Catholic church in China. (Peter Griffin/Public Domain Pictures/Released)
December 26, 2019

This article was originally published by Radio Free Asia and is reprinted with permission.

Authorities across China are warning members of Christian churches not to try holding public gatherings to celebrate Christmas, church members told RFA.

Members of unofficial Protestant “house churches” in the southern province of Guangdong, the eastern province of Shandong and the southwestern provinces of Yunnan, Sichuan and Guizhou have been contacted by police and warned off holding any events.

“We are afraid to meet in public [because such meetings] have been designated illegal gatherings,” a Shandong pastor who gave only the name John said on Tuesday.

He said the ban appeared to apply to churches that had so far resisted joining the ruling Chinese Communist Party’s approved Three Self Patriotic Association for government-registered Protestant groups.

“We can’t do Christmas this year; we can’t have any activities on Christmas,” he said. “We celebrated it a few days ago in different groups, whereas in the past we were able to celebrate it with thousands of people coming together.”

A pastor of a house church in Sichuan surnamed Li said his church was under a similar ban.

“We’re not allowed to celebrate Christmas here, and it’s the same across the whole country,” said Li, whose church has more than 1,000 members who have been able to celebrate together in previous years.

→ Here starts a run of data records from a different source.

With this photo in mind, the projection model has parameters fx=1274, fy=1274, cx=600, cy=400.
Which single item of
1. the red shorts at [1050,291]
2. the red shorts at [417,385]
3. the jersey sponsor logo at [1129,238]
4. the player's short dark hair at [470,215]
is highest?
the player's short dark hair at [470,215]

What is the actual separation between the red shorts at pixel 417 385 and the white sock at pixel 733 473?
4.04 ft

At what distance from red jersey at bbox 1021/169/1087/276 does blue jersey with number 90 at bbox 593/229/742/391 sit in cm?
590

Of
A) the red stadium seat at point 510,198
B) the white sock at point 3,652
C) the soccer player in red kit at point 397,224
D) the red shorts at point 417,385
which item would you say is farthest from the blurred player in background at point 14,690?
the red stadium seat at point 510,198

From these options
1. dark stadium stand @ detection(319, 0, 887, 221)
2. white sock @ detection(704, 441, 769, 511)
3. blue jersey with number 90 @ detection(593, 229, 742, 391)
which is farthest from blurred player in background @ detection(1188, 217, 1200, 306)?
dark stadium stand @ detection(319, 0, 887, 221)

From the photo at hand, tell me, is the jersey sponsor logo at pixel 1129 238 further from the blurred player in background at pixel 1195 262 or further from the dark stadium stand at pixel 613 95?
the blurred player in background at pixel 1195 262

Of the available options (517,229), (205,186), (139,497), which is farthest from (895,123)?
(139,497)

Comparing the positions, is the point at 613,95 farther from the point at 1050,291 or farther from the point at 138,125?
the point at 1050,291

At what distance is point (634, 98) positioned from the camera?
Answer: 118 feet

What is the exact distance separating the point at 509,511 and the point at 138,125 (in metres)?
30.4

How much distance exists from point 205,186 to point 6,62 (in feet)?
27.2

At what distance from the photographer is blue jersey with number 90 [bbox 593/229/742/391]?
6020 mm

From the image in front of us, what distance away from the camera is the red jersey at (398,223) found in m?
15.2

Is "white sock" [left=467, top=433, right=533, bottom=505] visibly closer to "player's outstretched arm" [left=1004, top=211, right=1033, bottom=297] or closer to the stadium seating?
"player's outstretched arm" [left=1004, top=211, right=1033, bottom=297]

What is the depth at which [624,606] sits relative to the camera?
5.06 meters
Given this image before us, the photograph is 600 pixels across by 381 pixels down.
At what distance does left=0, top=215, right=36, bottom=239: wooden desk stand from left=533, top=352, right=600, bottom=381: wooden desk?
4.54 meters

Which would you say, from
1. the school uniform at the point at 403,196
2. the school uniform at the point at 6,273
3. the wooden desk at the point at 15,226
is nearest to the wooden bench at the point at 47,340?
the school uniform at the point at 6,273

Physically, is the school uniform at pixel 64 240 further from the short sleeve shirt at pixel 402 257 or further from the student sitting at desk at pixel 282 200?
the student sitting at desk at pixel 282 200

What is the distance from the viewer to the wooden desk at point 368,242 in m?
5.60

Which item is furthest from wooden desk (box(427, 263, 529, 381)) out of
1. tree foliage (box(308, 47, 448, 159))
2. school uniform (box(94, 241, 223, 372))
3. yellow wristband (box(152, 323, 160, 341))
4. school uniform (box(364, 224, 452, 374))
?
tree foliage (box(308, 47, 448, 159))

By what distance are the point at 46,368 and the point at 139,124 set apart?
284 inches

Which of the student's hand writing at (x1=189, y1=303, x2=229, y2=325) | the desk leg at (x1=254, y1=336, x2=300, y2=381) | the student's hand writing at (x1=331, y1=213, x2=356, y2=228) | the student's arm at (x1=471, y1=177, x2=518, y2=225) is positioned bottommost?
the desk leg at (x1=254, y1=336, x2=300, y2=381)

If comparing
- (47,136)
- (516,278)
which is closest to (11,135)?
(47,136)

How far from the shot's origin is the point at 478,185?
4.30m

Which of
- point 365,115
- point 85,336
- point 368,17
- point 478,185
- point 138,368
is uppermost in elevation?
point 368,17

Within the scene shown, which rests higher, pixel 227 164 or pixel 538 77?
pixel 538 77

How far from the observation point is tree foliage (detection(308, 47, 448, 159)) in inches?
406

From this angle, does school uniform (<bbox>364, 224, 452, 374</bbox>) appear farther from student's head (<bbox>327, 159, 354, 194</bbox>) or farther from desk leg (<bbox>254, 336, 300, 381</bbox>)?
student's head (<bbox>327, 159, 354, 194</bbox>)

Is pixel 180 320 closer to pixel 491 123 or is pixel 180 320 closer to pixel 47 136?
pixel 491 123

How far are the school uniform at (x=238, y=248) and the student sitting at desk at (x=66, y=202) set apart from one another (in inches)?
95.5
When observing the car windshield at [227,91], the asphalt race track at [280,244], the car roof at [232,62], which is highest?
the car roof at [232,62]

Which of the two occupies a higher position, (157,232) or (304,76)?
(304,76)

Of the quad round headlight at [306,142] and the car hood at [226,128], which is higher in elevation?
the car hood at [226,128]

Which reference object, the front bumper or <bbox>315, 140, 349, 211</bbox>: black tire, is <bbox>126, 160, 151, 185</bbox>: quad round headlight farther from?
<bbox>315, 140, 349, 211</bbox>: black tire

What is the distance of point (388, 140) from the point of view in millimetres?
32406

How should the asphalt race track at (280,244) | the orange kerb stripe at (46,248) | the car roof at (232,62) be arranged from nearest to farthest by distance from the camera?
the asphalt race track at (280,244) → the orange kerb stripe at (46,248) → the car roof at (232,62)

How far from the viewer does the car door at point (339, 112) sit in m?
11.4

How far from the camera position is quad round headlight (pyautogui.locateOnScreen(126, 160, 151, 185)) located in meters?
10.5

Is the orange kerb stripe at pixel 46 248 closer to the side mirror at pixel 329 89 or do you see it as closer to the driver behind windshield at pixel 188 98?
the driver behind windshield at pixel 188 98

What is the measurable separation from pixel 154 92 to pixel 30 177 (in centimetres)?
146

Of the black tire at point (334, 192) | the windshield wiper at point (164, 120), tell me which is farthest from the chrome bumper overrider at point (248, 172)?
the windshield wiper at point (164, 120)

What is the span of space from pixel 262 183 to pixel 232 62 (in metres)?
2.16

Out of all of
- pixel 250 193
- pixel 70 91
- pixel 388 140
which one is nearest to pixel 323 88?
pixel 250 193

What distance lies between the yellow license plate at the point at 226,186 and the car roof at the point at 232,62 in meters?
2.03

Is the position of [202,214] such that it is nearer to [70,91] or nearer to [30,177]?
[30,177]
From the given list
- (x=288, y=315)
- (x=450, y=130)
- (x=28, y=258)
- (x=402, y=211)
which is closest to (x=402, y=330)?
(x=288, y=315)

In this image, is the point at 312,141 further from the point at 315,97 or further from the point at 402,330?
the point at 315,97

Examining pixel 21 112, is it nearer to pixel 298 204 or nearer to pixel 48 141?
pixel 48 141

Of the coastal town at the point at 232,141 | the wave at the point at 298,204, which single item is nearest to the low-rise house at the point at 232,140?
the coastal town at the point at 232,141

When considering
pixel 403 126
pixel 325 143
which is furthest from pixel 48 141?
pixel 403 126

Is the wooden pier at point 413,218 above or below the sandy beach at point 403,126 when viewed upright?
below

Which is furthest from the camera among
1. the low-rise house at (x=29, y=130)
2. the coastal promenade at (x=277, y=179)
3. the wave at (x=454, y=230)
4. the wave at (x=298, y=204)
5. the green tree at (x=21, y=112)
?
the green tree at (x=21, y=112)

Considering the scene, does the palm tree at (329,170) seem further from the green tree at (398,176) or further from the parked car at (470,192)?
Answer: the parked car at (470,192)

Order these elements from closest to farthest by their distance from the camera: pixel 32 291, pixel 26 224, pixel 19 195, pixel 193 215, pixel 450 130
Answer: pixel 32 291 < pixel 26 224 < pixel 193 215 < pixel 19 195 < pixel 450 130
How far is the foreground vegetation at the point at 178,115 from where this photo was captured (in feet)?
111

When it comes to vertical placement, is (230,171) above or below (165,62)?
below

A member of a house church in Nanyang city, Henan province said his church had been visited on Sunday by officials from the local bureau of religious affairs.

“The church is closed now, so we are holding smaller gatherings in people’s homes that they don’t know about,” the church member said.

“We hold Christmas in small gatherings, meeting early and in secret.”

A pastor of Guangzhou’s Guangfu Church said similar restrictions were in place on his church, and that Christmas decorations were no longer visible in shopping malls and other public spaces.

Decorations banned

Pastor John reported a similar phenomenon.

“I went to the supermarket last night to see if I could buy any but I couldn’t,” he said. “This is the effect of forcibly eradicating Christianity.”

On Dec. 17, a property management company in Yunnan’s Kunming Economic Development Zone issued a notice to local businesses and merchants banning any celebration of Christmas, citing a police restriction on the grounds that it isn’t a traditional Chinese festival.

And the Qianxi county education bureau in Guizhou issued a notice dated Dec. 23 banning Christmas-related events in any schools or kindergartens, whether state-run or private.

Meanwhile, China’s State Administration of Religious Affairs is requiring churches in all major cities to issue tickets for official Christmas services, and to limit the number of participants.

The disciplinary arm of the ruling Chinese Communist Party has banned its members and government officials from celebrating Christmas, likening the practice to “spiritual opium” for members of the atheist party.

The party exercises tight controls over any form of religious practice among its citizens, yet China is home to an estimated 68 million Protestants, of whom 23 million worship in state-affiliated churches, and some nine million Catholics, 5.7 million of whom are in state-sponsored organizations.

The administration of President Xi Jinping regards Christianity as a dangerous foreign import, with officials warning against the “infiltration of Western hostile forces” in the form of religion.